MO: Hi, everyone. Again, I'm Mark O'Donnell, Director of IRS Employee Plans Customer Education and Outreach. Welcome to our phone forum on our Hurricane Sandy relief. Today we'll be hearing from Eric Slack, Acting Manager of Employee Plans Technical Guidance. Eric will discuss Announcement 2012-44 and the relief it provides for those affected by Hurricane Sandy. Before we start I'd like to point out a couple of things. Everyone registered for this forum will receive a certificate of completion by email in about a week, as long as you attend the entire live forum. Enrolled agents, enrolled retirement plan agents and enrolled actuaries are entitled to continuing education credits for this session. Other types of tax professionals should consult their licensing organization to see if today's session qualifies for continuing education credit. As with all our presentations, the comments expressed by our speakers should not be construed as formal guidance from the IRS. The comments expressed by our speakers should not be construed as formal guidance from the IRS.
For more information on Hurricane Sandy relief, visit our retirement plan's web site at www.irs.gov/retirement. That's www.irs.gov/retirement, and select "Hurricane Sandy Relief." While visiting our web site, I'd like to encourage you to check out our free online electronic newsletters. To subscribe, just select "Newsletters" on our landing page. There you can subscribe to future editions and browse past editions of the Retirement News for Employers, our newsletter for plan sponsors and their advisors, and Employee Plans News, which is directed at retirement plans professionals.
So without further delay, here's Eric Slack.

▶ **MATERIAL SUPPLIED**:
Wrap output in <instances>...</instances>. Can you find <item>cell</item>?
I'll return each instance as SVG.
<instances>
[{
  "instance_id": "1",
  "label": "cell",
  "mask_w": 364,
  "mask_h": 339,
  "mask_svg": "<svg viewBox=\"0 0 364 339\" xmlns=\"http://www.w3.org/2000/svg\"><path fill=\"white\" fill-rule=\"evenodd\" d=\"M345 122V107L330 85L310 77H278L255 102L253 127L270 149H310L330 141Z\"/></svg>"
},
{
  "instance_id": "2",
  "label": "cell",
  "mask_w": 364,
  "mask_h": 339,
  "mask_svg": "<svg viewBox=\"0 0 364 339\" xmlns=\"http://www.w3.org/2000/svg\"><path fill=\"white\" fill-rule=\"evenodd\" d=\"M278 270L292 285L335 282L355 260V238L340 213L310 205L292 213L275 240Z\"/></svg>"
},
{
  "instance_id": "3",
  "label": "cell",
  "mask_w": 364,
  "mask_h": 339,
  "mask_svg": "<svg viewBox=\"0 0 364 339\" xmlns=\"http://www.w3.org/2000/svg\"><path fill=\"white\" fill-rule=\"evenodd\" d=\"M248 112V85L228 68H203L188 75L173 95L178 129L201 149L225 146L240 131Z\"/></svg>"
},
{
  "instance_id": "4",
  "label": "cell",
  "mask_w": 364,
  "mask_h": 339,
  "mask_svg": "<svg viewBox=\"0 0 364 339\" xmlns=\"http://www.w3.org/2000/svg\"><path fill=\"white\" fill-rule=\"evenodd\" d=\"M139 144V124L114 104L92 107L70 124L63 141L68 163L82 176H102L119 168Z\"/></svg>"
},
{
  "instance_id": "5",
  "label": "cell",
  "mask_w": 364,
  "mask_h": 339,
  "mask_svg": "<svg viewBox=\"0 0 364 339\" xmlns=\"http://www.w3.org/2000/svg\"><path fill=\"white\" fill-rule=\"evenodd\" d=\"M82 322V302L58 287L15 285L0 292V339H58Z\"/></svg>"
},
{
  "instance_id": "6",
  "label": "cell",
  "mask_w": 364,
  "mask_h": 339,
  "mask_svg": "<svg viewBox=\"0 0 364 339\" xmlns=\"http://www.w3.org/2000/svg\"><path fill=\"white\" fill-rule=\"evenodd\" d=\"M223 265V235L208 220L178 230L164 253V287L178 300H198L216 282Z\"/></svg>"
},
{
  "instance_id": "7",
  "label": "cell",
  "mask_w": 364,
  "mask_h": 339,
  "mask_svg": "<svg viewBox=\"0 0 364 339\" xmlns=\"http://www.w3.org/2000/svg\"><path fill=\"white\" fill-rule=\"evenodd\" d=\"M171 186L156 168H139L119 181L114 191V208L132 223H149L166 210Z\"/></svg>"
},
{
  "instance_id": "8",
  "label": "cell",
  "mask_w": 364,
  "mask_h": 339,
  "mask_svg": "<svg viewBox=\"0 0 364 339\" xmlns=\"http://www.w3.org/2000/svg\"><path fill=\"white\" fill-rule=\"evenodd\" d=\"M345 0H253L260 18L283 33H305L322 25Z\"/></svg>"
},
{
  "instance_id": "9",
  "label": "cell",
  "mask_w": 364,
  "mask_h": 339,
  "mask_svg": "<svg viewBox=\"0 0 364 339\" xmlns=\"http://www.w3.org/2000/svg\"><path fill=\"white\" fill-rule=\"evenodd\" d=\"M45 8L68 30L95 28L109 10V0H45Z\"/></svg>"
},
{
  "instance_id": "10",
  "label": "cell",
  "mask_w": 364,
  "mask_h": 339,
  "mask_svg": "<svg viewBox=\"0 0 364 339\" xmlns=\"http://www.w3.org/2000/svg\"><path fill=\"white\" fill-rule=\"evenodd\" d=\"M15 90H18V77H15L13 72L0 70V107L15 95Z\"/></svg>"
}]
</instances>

▶ **YOUR TASK**:
Can you write out the entire Hurricane Sandy forum introduction above, word for word?

▶ **ANSWER SECTION**:
MO: Hi, everyone. Again, I'm Mark O'Donnell, Director of IRS Employee Plans Customer Education and Outreach. Welcome to our phone forum on our Hurricane Sandy relief. Today we'll be hearing from Eric Slack, Acting Manager of Employee Plans Technical Guidance. Eric will discuss Announcement 2012-44 and the relief it provides for those affected by Hurricane Sandy. Before we start I'd like to point out a couple of things. Everyone registered for this forum will receive a certificate of completion by email in about a week, as long as you attend the entire live forum. Enrolled agents, enrolled retirement plan agents and enrolled actuaries are entitled to continuing education credits for this session. Other types of tax professionals should consult their licensing organization to see if today's session qualifies for continuing education credit. As with all our presentations, the comments expressed by our speakers should not be construed as formal guidance from the IRS. The comments expressed by our speakers should not be construed as formal guidance from the IRS.
For more information on Hurricane Sandy relief, visit our retirement plan's web site at www.irs.gov/retirement. That's www.irs.gov/retirement, and select "Hurricane Sandy Relief." While visiting our web site, I'd like to encourage you to check out our free online electronic newsletters. To subscribe, just select "Newsletters" on our landing page. There you can subscribe to future editions and browse past editions of the Retirement News for Employers, our newsletter for plan sponsors and their advisors, and Employee Plans News, which is directed at retirement plans professionals.
So without further delay, here's Eric Slack.